-- BEGIN Data provided --

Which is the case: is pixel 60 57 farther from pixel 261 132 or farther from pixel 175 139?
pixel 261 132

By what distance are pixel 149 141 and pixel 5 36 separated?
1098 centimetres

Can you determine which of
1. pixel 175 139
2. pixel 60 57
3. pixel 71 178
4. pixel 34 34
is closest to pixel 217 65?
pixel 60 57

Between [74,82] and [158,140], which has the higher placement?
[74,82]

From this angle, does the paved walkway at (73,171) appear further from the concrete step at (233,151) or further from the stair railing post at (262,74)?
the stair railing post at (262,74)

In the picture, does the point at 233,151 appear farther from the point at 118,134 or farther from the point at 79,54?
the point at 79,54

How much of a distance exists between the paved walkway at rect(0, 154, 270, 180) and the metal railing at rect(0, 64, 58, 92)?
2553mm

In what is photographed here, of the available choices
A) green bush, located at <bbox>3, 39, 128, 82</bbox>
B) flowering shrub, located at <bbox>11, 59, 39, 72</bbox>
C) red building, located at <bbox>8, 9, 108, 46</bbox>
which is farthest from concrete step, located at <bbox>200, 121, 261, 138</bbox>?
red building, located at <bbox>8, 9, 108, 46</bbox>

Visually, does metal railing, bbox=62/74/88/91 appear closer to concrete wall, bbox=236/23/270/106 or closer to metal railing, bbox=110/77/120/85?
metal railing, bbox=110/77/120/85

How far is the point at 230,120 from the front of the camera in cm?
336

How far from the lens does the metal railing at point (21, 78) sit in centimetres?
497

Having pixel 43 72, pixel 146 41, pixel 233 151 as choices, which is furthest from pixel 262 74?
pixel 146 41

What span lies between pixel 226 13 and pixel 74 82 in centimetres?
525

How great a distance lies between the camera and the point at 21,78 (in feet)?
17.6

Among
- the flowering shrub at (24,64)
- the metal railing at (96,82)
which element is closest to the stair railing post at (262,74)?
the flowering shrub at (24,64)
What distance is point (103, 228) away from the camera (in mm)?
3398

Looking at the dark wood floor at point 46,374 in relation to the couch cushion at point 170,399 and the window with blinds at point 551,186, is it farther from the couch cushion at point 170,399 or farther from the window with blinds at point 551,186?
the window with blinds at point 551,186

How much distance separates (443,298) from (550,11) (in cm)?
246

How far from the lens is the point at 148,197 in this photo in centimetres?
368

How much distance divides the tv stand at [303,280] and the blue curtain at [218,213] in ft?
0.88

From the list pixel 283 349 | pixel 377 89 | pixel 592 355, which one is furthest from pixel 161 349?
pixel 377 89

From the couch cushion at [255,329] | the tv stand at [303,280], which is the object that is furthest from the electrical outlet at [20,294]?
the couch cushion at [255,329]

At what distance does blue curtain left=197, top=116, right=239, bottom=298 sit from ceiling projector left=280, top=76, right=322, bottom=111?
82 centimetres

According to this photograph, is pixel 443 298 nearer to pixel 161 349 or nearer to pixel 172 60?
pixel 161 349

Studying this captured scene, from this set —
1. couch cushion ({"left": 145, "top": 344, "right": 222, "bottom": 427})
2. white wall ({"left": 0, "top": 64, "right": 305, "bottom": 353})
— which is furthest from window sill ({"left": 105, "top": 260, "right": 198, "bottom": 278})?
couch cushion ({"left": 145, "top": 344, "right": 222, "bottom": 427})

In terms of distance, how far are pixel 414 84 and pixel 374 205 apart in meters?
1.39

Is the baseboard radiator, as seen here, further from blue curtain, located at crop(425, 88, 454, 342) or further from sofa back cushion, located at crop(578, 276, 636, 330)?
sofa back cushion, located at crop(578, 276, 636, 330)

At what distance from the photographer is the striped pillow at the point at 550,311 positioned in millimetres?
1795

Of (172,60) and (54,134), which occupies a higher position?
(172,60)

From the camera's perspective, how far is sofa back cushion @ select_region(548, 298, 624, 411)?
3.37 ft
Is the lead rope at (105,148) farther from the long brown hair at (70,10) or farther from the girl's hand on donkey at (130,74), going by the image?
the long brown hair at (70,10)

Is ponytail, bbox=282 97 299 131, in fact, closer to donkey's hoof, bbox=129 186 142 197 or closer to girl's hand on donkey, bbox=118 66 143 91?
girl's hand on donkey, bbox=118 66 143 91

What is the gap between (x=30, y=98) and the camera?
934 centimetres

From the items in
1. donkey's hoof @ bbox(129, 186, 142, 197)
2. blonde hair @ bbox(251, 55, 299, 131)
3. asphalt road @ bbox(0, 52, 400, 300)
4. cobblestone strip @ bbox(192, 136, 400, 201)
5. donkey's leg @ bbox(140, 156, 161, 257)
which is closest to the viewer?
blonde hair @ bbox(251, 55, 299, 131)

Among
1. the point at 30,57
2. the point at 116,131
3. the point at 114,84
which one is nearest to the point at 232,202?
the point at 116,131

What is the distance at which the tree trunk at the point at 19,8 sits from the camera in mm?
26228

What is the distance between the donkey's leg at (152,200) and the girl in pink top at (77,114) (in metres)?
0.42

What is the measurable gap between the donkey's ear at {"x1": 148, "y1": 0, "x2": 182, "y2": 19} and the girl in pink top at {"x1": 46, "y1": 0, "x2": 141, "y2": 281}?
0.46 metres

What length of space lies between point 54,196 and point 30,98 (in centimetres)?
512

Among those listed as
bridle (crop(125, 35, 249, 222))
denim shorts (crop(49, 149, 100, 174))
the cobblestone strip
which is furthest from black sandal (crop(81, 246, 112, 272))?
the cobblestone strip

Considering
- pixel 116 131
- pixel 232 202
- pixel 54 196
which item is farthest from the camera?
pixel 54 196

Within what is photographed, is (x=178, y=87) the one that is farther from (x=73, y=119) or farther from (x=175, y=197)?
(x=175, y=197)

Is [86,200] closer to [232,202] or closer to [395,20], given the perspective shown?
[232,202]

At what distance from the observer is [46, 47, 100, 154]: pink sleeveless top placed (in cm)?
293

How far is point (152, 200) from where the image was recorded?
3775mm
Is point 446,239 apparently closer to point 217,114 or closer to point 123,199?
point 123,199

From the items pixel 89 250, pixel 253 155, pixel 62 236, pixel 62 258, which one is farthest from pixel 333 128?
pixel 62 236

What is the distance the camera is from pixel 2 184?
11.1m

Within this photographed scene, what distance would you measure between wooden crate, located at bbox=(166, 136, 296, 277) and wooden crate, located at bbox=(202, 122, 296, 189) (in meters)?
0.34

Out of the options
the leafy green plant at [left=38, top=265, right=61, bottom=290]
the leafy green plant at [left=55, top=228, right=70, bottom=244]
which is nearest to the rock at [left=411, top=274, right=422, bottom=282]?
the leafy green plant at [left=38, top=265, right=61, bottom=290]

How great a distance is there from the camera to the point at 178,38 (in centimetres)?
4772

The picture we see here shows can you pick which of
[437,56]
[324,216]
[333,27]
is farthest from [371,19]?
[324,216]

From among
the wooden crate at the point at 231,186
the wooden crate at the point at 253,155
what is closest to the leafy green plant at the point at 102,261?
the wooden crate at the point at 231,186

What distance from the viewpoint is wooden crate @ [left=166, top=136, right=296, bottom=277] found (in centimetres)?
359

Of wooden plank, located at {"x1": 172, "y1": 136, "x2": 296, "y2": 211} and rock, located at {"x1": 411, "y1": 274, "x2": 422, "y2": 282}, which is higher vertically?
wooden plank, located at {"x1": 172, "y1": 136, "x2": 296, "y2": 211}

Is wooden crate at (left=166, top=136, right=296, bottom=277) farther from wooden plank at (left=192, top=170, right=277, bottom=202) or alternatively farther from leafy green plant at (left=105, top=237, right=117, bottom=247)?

-- END Data provided --

Instruction: Switch every "paved walkway" in the records above to "paved path", and reproduce them with everything else left as it is.

Task output:
Which is the case: is pixel 60 57 farther from pixel 261 132 or farther from pixel 175 139?
pixel 261 132

By what distance are pixel 149 141 and pixel 5 36 separated?
1098 centimetres

Can you determine which of
1. pixel 175 139
2. pixel 60 57
3. pixel 71 178
4. pixel 34 34
is closest to pixel 217 65?
pixel 60 57

Between [74,82] and [158,140], which has the higher placement?
[74,82]

From this angle, does the paved path at (73,171) appear further from the concrete step at (233,151) or further from the stair railing post at (262,74)?
the stair railing post at (262,74)

In the picture, does the point at 233,151 appear farther from the point at 118,134 or farther from the point at 79,54?
the point at 79,54

How much of a distance exists between the paved path at rect(0, 154, 270, 180) and the metal railing at rect(0, 64, 58, 92)?
2553mm

In what is photographed here, of the available choices
A) green bush, located at <bbox>3, 39, 128, 82</bbox>
B) flowering shrub, located at <bbox>11, 59, 39, 72</bbox>
C) red building, located at <bbox>8, 9, 108, 46</bbox>
which is farthest from concrete step, located at <bbox>200, 121, 261, 138</bbox>?
red building, located at <bbox>8, 9, 108, 46</bbox>

Visually, does metal railing, bbox=62/74/88/91 appear closer to concrete wall, bbox=236/23/270/106 or closer to metal railing, bbox=110/77/120/85?
metal railing, bbox=110/77/120/85

How far is the point at 230,120 from the front of the camera in cm?
336

How far from the lens does the metal railing at point (21, 78) sit in centimetres?
497

Having pixel 43 72, pixel 146 41, pixel 233 151 as choices, which is furthest from pixel 262 74?
pixel 146 41

What span lies between pixel 226 13 and pixel 74 82 in centimetres?
525

How great a distance lies between the camera and the point at 21,78 (in feet)?
17.6

Among
- the flowering shrub at (24,64)
- the metal railing at (96,82)
which element is closest to the stair railing post at (262,74)?
the flowering shrub at (24,64)
What distance is point (103, 228) away from the camera (in mm)?
3398

Looking at the dark wood floor at point 46,374 in relation to the couch cushion at point 170,399 and the window with blinds at point 551,186, is it farther from the couch cushion at point 170,399 or farther from the window with blinds at point 551,186?
the window with blinds at point 551,186

How much distance separates (443,298) from (550,11) (in cm)?
246

How far from the lens is the point at 148,197 in this photo in centimetres?
368

How much distance divides the tv stand at [303,280] and the blue curtain at [218,213] in ft?
0.88

From the list pixel 283 349 | pixel 377 89 | pixel 592 355, which one is furthest from pixel 161 349?
pixel 377 89

From the couch cushion at [255,329] | the tv stand at [303,280], which is the object that is furthest from the electrical outlet at [20,294]?
the couch cushion at [255,329]

At what distance does blue curtain left=197, top=116, right=239, bottom=298 sit from ceiling projector left=280, top=76, right=322, bottom=111?
82 centimetres

According to this photograph, is pixel 443 298 nearer to pixel 161 349 or nearer to pixel 172 60?
pixel 161 349

Studying this captured scene, from this set —
1. couch cushion ({"left": 145, "top": 344, "right": 222, "bottom": 427})
2. white wall ({"left": 0, "top": 64, "right": 305, "bottom": 353})
— which is furthest from window sill ({"left": 105, "top": 260, "right": 198, "bottom": 278})?
couch cushion ({"left": 145, "top": 344, "right": 222, "bottom": 427})

In terms of distance, how far are pixel 414 84 and pixel 374 205 apart in meters?
1.39

Is the baseboard radiator, as seen here, further from blue curtain, located at crop(425, 88, 454, 342) or further from sofa back cushion, located at crop(578, 276, 636, 330)?
sofa back cushion, located at crop(578, 276, 636, 330)

At what distance from the photographer is the striped pillow at the point at 550,311 positioned in millimetres?
1795

Of (172,60) and (54,134), which occupies a higher position?
(172,60)

From the camera's perspective, how far is sofa back cushion @ select_region(548, 298, 624, 411)?
3.37 ft
Is the lead rope at (105,148) farther from the long brown hair at (70,10) or farther from the girl's hand on donkey at (130,74), going by the image?
the long brown hair at (70,10)

Is ponytail, bbox=282 97 299 131, in fact, closer to donkey's hoof, bbox=129 186 142 197 or closer to girl's hand on donkey, bbox=118 66 143 91?
girl's hand on donkey, bbox=118 66 143 91

What is the gap between (x=30, y=98) and the camera?
934 centimetres

From the items in
1. donkey's hoof @ bbox(129, 186, 142, 197)
2. blonde hair @ bbox(251, 55, 299, 131)
3. asphalt road @ bbox(0, 52, 400, 300)
4. cobblestone strip @ bbox(192, 136, 400, 201)
5. donkey's leg @ bbox(140, 156, 161, 257)
which is closest to the viewer?
blonde hair @ bbox(251, 55, 299, 131)

Among
1. the point at 30,57
2. the point at 116,131
3. the point at 114,84
which one is nearest to the point at 232,202?
the point at 116,131

What is the distance at which the tree trunk at the point at 19,8 sits from the camera in mm?
26228

What is the distance between the donkey's leg at (152,200) and the girl in pink top at (77,114) (in metres)?
0.42

What is the measurable gap between the donkey's ear at {"x1": 148, "y1": 0, "x2": 182, "y2": 19} and the girl in pink top at {"x1": 46, "y1": 0, "x2": 141, "y2": 281}?
0.46 metres

What length of space lies between point 54,196 and point 30,98 (in centimetres)?
512

Among those listed as
bridle (crop(125, 35, 249, 222))
denim shorts (crop(49, 149, 100, 174))
the cobblestone strip
which is furthest from black sandal (crop(81, 246, 112, 272))?
the cobblestone strip

Considering
- pixel 116 131
- pixel 232 202
- pixel 54 196
which item is farthest from the camera?
pixel 54 196

Within what is photographed, is (x=178, y=87) the one that is farther from (x=73, y=119) or farther from (x=175, y=197)?
(x=175, y=197)

Is [86,200] closer to [232,202] or closer to [395,20], given the perspective shown?
[232,202]

At what distance from the observer is [46, 47, 100, 154]: pink sleeveless top placed (in cm)?
293

How far is point (152, 200) from where the image was recorded?
3775mm
Is point 446,239 apparently closer to point 217,114 or closer to point 123,199?
point 123,199

From the items pixel 89 250, pixel 253 155, pixel 62 236, pixel 62 258, which one is farthest from pixel 333 128?
pixel 62 236

What is the distance the camera is from pixel 2 184?
11.1m

Within this photographed scene, what distance would you measure between wooden crate, located at bbox=(166, 136, 296, 277) and wooden crate, located at bbox=(202, 122, 296, 189) (in meters)?
0.34

Out of the options
the leafy green plant at [left=38, top=265, right=61, bottom=290]
the leafy green plant at [left=55, top=228, right=70, bottom=244]
which is nearest to the rock at [left=411, top=274, right=422, bottom=282]?
the leafy green plant at [left=38, top=265, right=61, bottom=290]

How great a distance is there from the camera to the point at 178,38 (in centimetres)?
4772

The picture we see here shows can you pick which of
[437,56]
[324,216]
[333,27]
is farthest from [371,19]?
[324,216]

From among
the wooden crate at the point at 231,186
the wooden crate at the point at 253,155
what is closest to the leafy green plant at the point at 102,261?
the wooden crate at the point at 231,186

What distance from the viewpoint is wooden crate @ [left=166, top=136, right=296, bottom=277] found (in centimetres)?
359

Of wooden plank, located at {"x1": 172, "y1": 136, "x2": 296, "y2": 211} and rock, located at {"x1": 411, "y1": 274, "x2": 422, "y2": 282}, which is higher vertically?
wooden plank, located at {"x1": 172, "y1": 136, "x2": 296, "y2": 211}

Is wooden crate at (left=166, top=136, right=296, bottom=277) farther from wooden plank at (left=192, top=170, right=277, bottom=202) or alternatively farther from leafy green plant at (left=105, top=237, right=117, bottom=247)?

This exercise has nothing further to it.